Firm commits up to $500 million in transitional capital for challenged Canadian industry, welcomes industry veteran
Slate Asset Management has announced a strategy to provide liquidity to the Canadian real estate industry, particularly to those experiencing disruption in the face of COVID-19, with up to $500 million of transitional capital.
In a statement, Founding Partner Blair Welch said the firm is pursuing an immediate opportunity to provide transitional capital through a blend of credit and structured equity to the Canadian real estate market.
“Our investment platform, institutional relationships and operational expertise uniquely position the firm to address this gap,” Welch said.

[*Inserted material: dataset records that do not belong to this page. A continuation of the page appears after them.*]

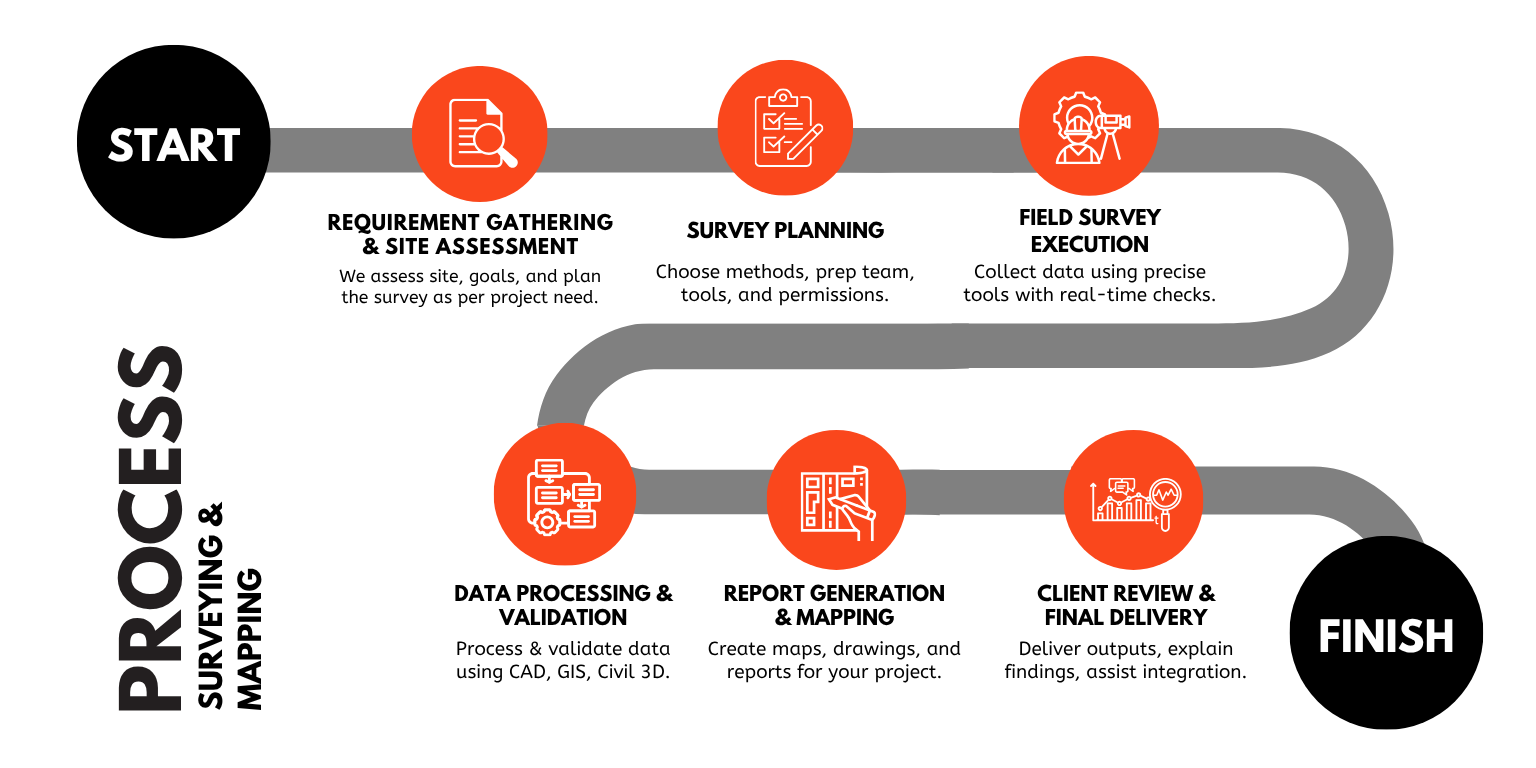 START

REQUIREMENT GATHERING & SITE ASSESSMENT
We assess site, goals, and plan the survey as per project need.

SURVEY PLANNING
Choose methods, prep team, tools, and permissions.

FIELD SURVEY EXECUTION
Collect data using precise tools with real-time checks.

PROCESS
SURVEYING & MAPPING

DATA PROCESSING & VALIDATION
Process & validate data using CAD, GIS, Civil 3D.

REPORT GENERATION & MAPPING
Create maps, drawings, and reports for your project.

CLIENT REVIEW & FINAL DELIVERY
Deliver outputs, explain findings, assist integration.

FINISH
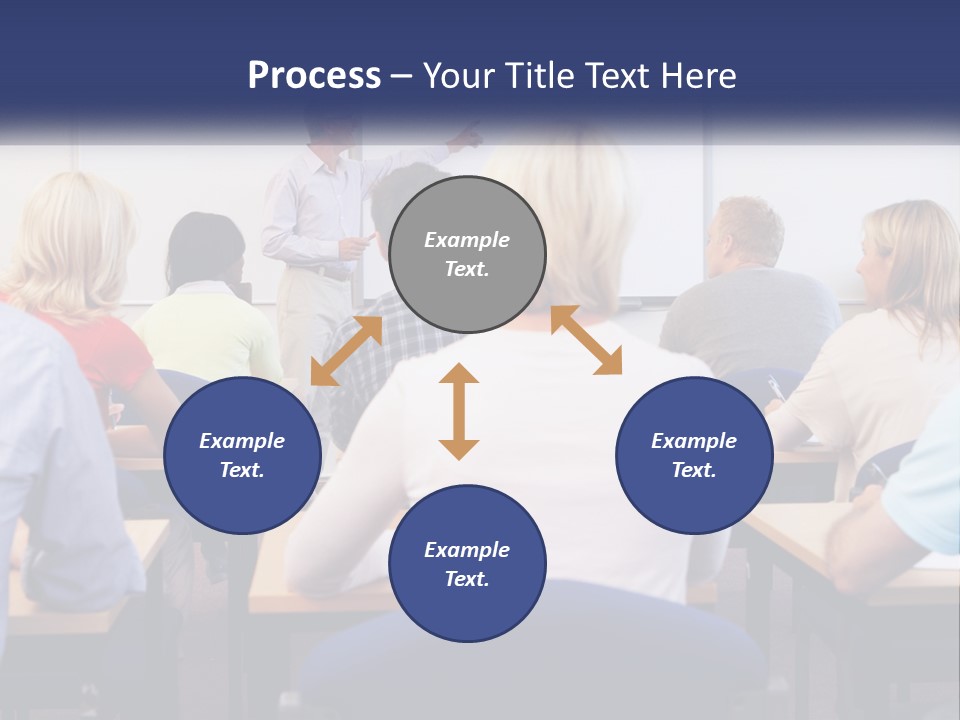 Process – Your Title Text Here

Example Text.

Example Text.

Example Text.

Example Text.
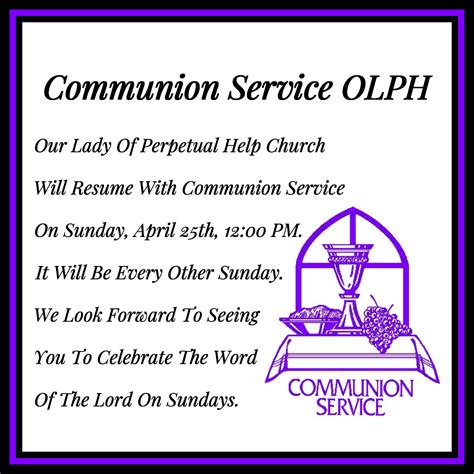 Communion Service OLPH

Our Lady Of Perpetual Help Church Will Resume With Communion Service On Sunday, April 25th, 12:00 PM. It Will Be Every Other Sunday. We Look Forward To Seeing You To Celebrate The Word Of The Lord On Sundays.

COMMUNION SERVICE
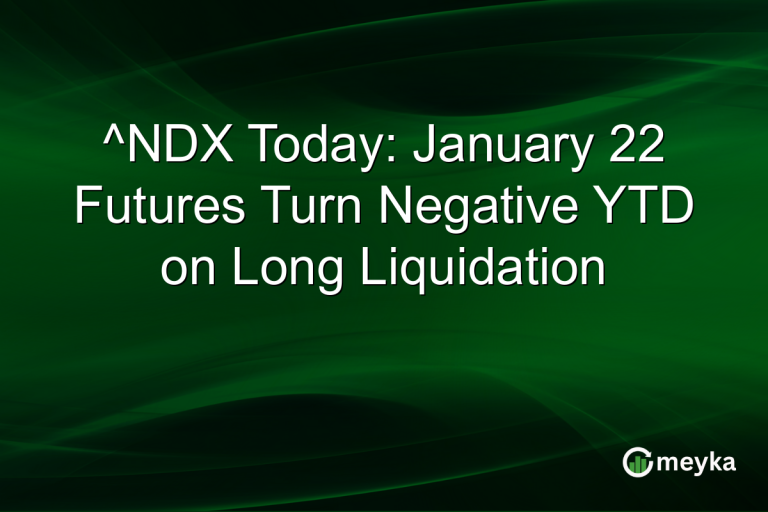 ^NDX Today: January 22 Futures Turn Negative YTD on Long Liquidation

meyka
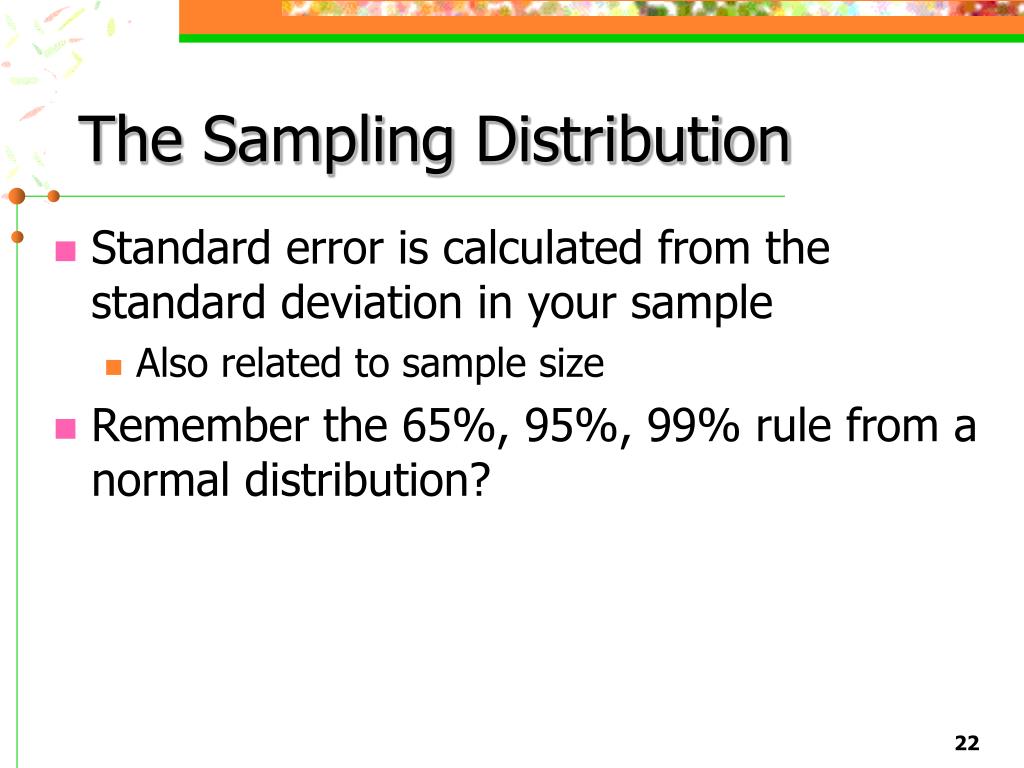 The Sampling Distribution

Standard error is calculated from the standard deviation in your sample

Also related to sample size

Remember the 65%, 95%, 99% rule from a normal distribution?

22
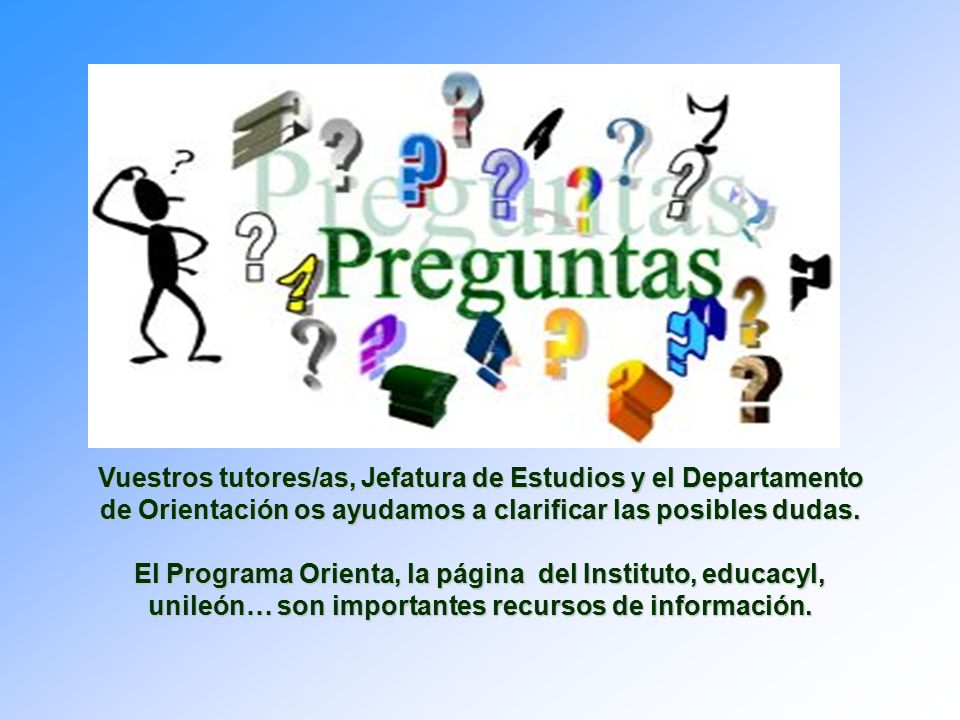 Preguntas

Preguntas

Vuestros tutores/as, Jefatura de Estudios y el Departamento de Orientación os ayudamos a clarificar las posibles dudas.

El Programa Orienta, la página del Instituto, educacyl, unileón… son importantes recursos de información.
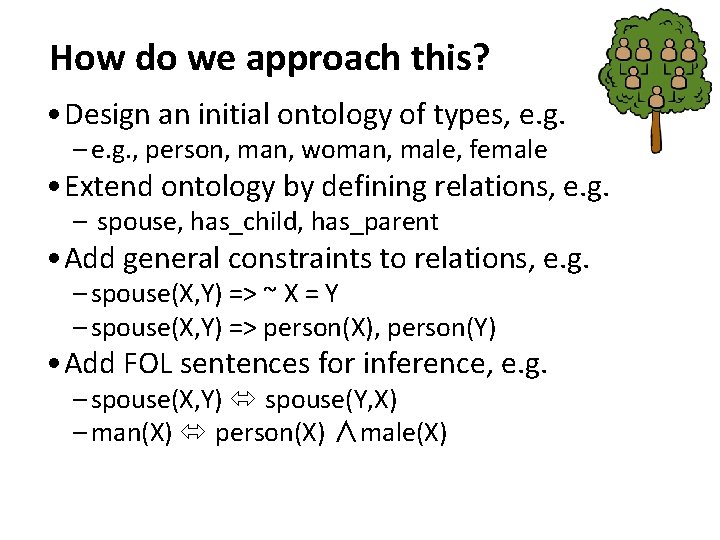 How do we approach this?

• Design an initial ontology of types, e.g.
– e.g., person, man, woman, male, female

• Extend ontology by defining relations, e.g.
– spouse, has_child, has_parent

• Add general constraints to relations, e.g.
– spouse(X,Y) => ~ X = Y
– spouse(X,Y) => person(X), person(Y)

• Add FOL sentences for inference, e.g.
– spouse(X,Y) $\Leftrightarrow$ spouse(Y,X)
– man(X) $\Leftrightarrow$ person(X) $\wedge$ male(X)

Among the areas that Slate is offering quick execution and closing certainty on are:
- Bridge and transitional lending solutions, including new acquisitions and refinancings via whole and junior loans;
- Loan acquisition and restructuring initiatives devoted to lenders confronted with impaired performing and non-performing loans and securities; and
- Flexible liquidity solutions for assets, funds, and sponsors grappling with constrained debt or equity on their balance sheets
In conjunction with that, the firm has welcomed Doug Podd as managing director for its Toronto office. Podd brings with him over 25 years of commercial real-estate lending experience, including a stint as Canadian Lead for Brookfield Financial's debt advisory business where he directly placed over $4.5 billion worth of real estate and infrastructure debt.
“[Podd’s] debt advisory and commercial lending background in the Canadian real estate market will be a significant value add to this strategy,” Welch said.